« Ma conscience ne peut accepter que l’on reste indifférent à la Grande Catastrophe que les Arméniens ont subie en 1915, et qu’on la nie. Je partage les sentiments et les peines de mes sœurs et frères arméniens et je leur demande pardon. » : rédigé par quatre intellectuels turcs, ce texte a déjà recueilli près de 30 000 signatures
Sabri Atman est réfugié politique en Europe comme tant de ses compatriotes de la minorité assyrienne de Turquie. Il y a trois ans, sur un site kurde, Nasname.com, il découvre un article sur le génocide des Assyriens. Aujourd’hui encore, il en est encore tout retourné. « Les Turcs – comme le reste du monde – ignorent jusqu’à l’existence d’un problème assyrien, dit-il avec chaleur. Et voilà ce journaliste kurde qui parle des Assyriens massacrés avec les Arméniens en 1915, de ceux qui ont pu survivre en “devenant” kurdes et musulmans. Dans son article suivant, il dit sa honte d’avoir hérité de terres spoliées aux Assyriens et propose même de les leur rendre ! »
Cela fait des années que Sabri Atman fait des conférences aux quatre coins du monde et tente d’alerter sur le sort des rares Assyriens encore présents en Turquie, qui ont bien du mal à préserver l’araméen – la langue du Christ –, les monastères datant des débuts du christianisme et les villes ancestrales. Sabri est né dans un village assyrien aujourd’hui vidé de ses habitants originels et il n’y est jamais retourné. Le geste de Berzan Boti, le journaliste et philosophe kurde qui a brisé 90 années d’omerta, lui va droit au cœur.
Une discussion s’engage entre Boti et Atman, elle durera deux ans. Il faut d’abord s’assurer qu’il ne s’agit pas d’un coup monté par les services turcs. Deuxième étape : comment réaliser la restitution ? Le centre Seyfo (« génocide » en araméen), un groupe de recherche fondé par Atman en Europe, ne peut selon la loi turque posséder de biens en Turquie. Il faut trouver un récipiendaire possédant la nationalité turque. Les Assyriens de l’intérieur sont terrorisés, et ceux de la diaspora craignent pour leur famille restée au pays. Ce sera donc Sabri Atman lui-même qui se dévouera. C’est à lui qu’il y a cinq mois, Boti a fait don par acte notarié de sa part d’héritage, une maison et des terres dans un village de la province de Siirt. La remise officielle se fera en mai, lors d’une cérémonie au parlement suédois. « Je vais être attaqué par les ultras turcs, prédit Sabri Atman. Mais ce ne sera rien comparé aux ennuis auxquels Berzan Boti s’expose en Turquie. Cet homme a un courage exceptionnel ».
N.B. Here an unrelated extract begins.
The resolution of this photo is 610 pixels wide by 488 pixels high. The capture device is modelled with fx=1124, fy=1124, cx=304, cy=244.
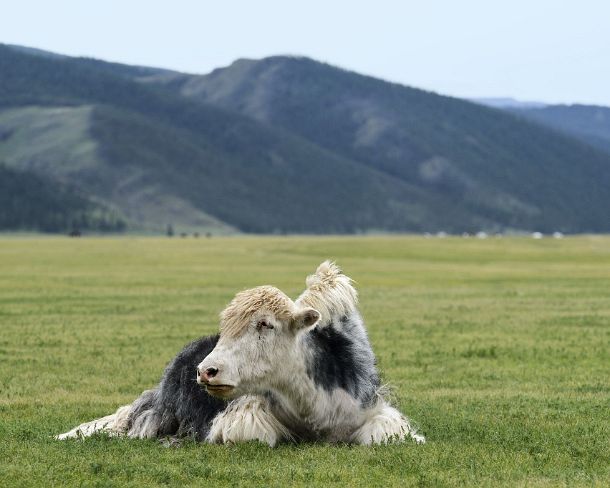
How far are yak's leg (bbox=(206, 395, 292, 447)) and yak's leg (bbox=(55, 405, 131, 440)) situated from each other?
140cm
Depuis que des vieux de mon village m’ont raconté les tueries auxquelles ils avaient participé, je ne peux me libérer d’un violent sentiment de honte et de culpabilité
Un article menaçant est déjà paru dans Milliyet : « Que fait le gouvernement ? Il devrait arrêter ce type louche dont les actes accréditent les allégations de génocide. L’avenir de la Turquie est en jeu ». Sur les hauteurs de Mersin où il habite « loin de l’agitation » et très loin du pays kurde où il est né, Berzan Boti ne semble pas troublé. Nez en bec d’aigle, clope au bec, il cuit le kebab sur un feu de bois dans son jardin. Seul le regard intense derrière les lunettes d’intello laisse deviner sa détermination. Fils d’une grande famille kurde, engagé très jeune dans la lutte pour la cause de son peuple, condamné à 11 ans de prison, torturé, constamment au cachot pour rébellion, il reste à 40 ans fidèle à ses idéaux de gauche, son athéisme, son opposition viscérale aux méthodes sanglantes du PKK (parti des travailleurs kurdes), sa méfiance pour tous les partis de son pays – des pseudo-socialistes aux islamistes. Fidèle surtout au devoir de vérité quant au passé. « Depuis que des vieux de mon village m’ont raconté les tueries auxquelles ils avaient participé, se souvient Boti, je ne peux me libérer d’un violent sentiment de honte et de culpabilité. À chaque fois que je croise un Arménien ou un Assyrien, je lui demande pardon. Mais ce n’est pas assez. Il faut rendre tout ce qui leur a été volé, dans l’espoir que leurs descendants voudront bien revenir parmi nous. Ce n’est pas une cause particulière que je défends. Je veux la liberté et la justice pour tous, afin que nous puissions de nouveau vivre ensemble. » Dût-il pour cela retourner pour le restant de ses jours dans les terrifiantes prisons de sa jeunesse.
Un voyage à Erevan
Berzan Boti est spécialement fier du soutien de sa mère. La tête couverte d’un mince voile blanc et les yeux rongés par une vie de larmes et de deuils, cette vieille dame kurde n’a jamais voulu quitter sa région proche de la frontière irakienne. Son visage s’illumine dès qu’elle parle du village. Pourtant, ce n’est qu’un hameau d’une dizaine de maisons sans charme, reconstruites après avoir été rasées par l’armée turque qui soupçonnait un soutien à la guérilla. Au sommet des collines nues qui ceignent l’horizon, des postes d’observation militaires surveillent la plaine désolée – dont une petite fraction appartient désormais au Centre Seyfo. Dans le hameau voisin, elle désigne un terrain vague poussiéreux – un « cimetière arménien » qui a perdu ses croix depuis bien longtemps –, et soupire encore en pensant à tout ce sang versé.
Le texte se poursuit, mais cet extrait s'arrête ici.